Den größten Applaus bekam der unterlegene Oberbürgermeister-Kandidat Ernst Wegener. "Die Chancen der Kasseler CDU sehe ich nicht in einem peinlichen Gezänk", sagte er. Gerüchte, er sei zu der Kandidatur gedrängt worden, seien ebenso falsch wie die, dass er für den Wahlkampf vom Dienst im Ministerium freigestellt wurde. "Ich habe dafür meinen Jahresurlaub 2010 und 2011 genommen und außerdem auf eigene Kosten eine Wohnung in Kassel angemietet", sagte Wegener.

Wer einen offenen Schlagabtausch erwartet hatte, wurde weitgehend enttäuscht. Manche Kritiker der Vorsitzenden wie Martin Kiok (Harleshausen) meldeten sich gar nicht zu Wort, die Vertreter der Jungen Union beließen es bei Appellen, dass es so wie bisher nicht weiter gehen könne.

Neuer Stellvertreter

Das sagt Aloys Zumbrägel

Das Gerede, dass es keine Alternative gibt, sollte endlich aufhören, sagt Aloys Zumbrägel. Erst am Freitag abend sie die Entscheidung für seine Kandidatur im Ortsverband Wolfsanger gefallen. Zumbrägel: Die Partei muss auch funktionieren, wenn Eva Kühne-Hörmann in Wiesbaden ist."

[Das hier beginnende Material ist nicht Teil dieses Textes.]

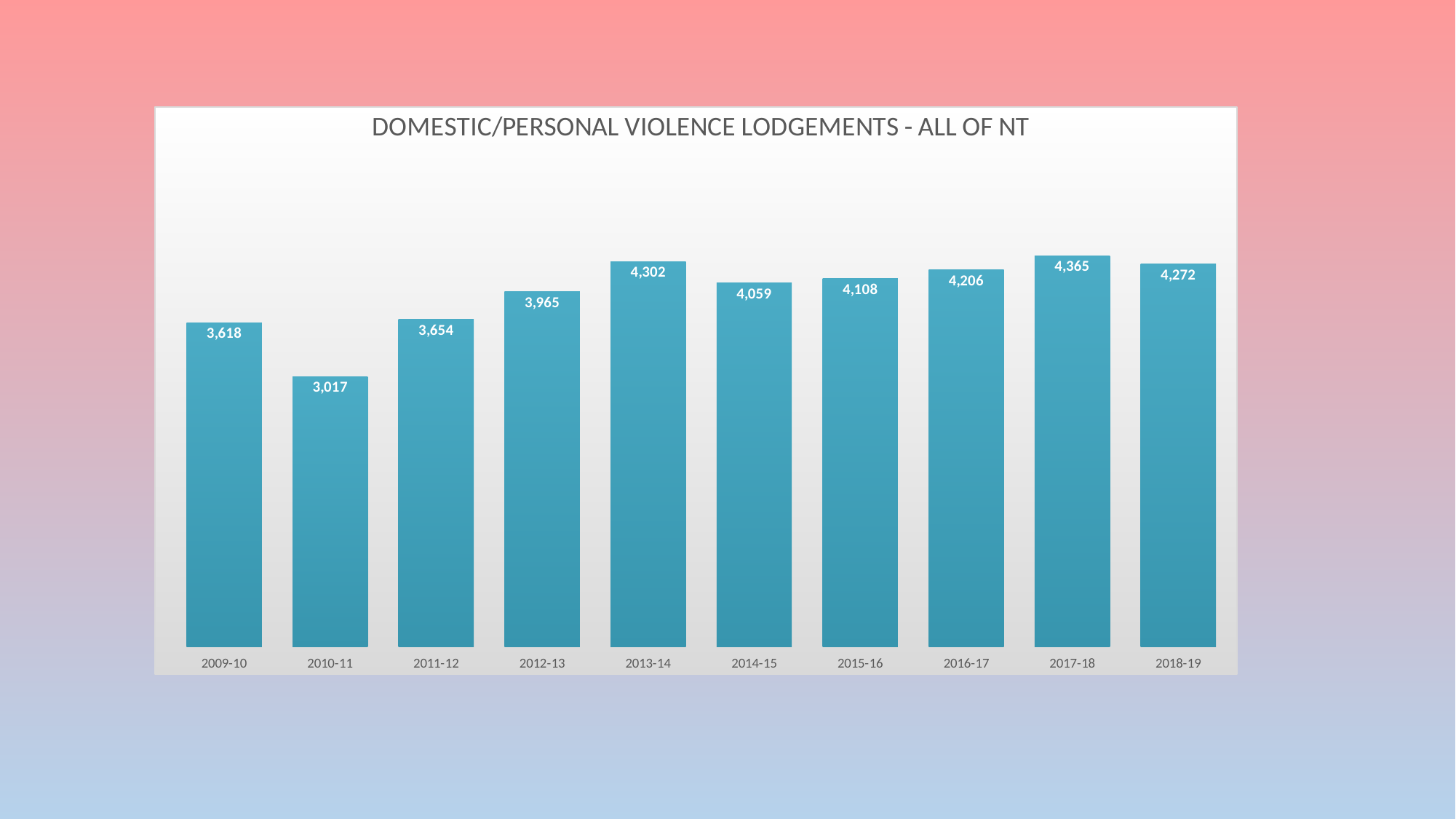
Do the values rise or fall from 2014-15 to 2017-18? rise What is the title of the chart? DOMESTIC/PERSONAL VIOLENCE LODGEMENTS - ALL OF NT Which year has the highest number of lodgements? 2017-18 What is the difference between the values for 2009-10 and 2010-11? 601 How many years are shown on the chart? 10 What is the value for 2018-19? 4,272 What is the difference between the values for 2017-18 and 2018-19? 93 What is the value for 2010-11? 3,017 Which year has the lowest number of lodgements? 2010-11 What kind of chart is this? bar chart What is the value for 2013-14? 4,302 Which is larger, the value for 2013-14 or the value for 2014-15? 2013-14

Überraschungen gab es dann noch einmal bei der Wahl der stellvertretenden Kreisvorsitzenden. So zog der bisher lediglich auf Stadtteilebene in Erscheinung getretene Dr. Jacques Bassock (41 Stimmen) in dieses Gremium ein. Bestätigt wurden Birgit Trinczek mit 61 Stimmen und der Fraktionsvorsitzende Dr. Norbert Wett (58)Stimmen). Jörg Hildebrand bekam 49 Stimmen.

Nicht wiedergewählt wurde Martin Engels (26 Stimmen). Aloys Zumbrägel, der auch für dieses Gremium kandidierte, kam auch 30 Stimmen. Als Schatzmister wurde Dr. Maik Behschad bestätigt.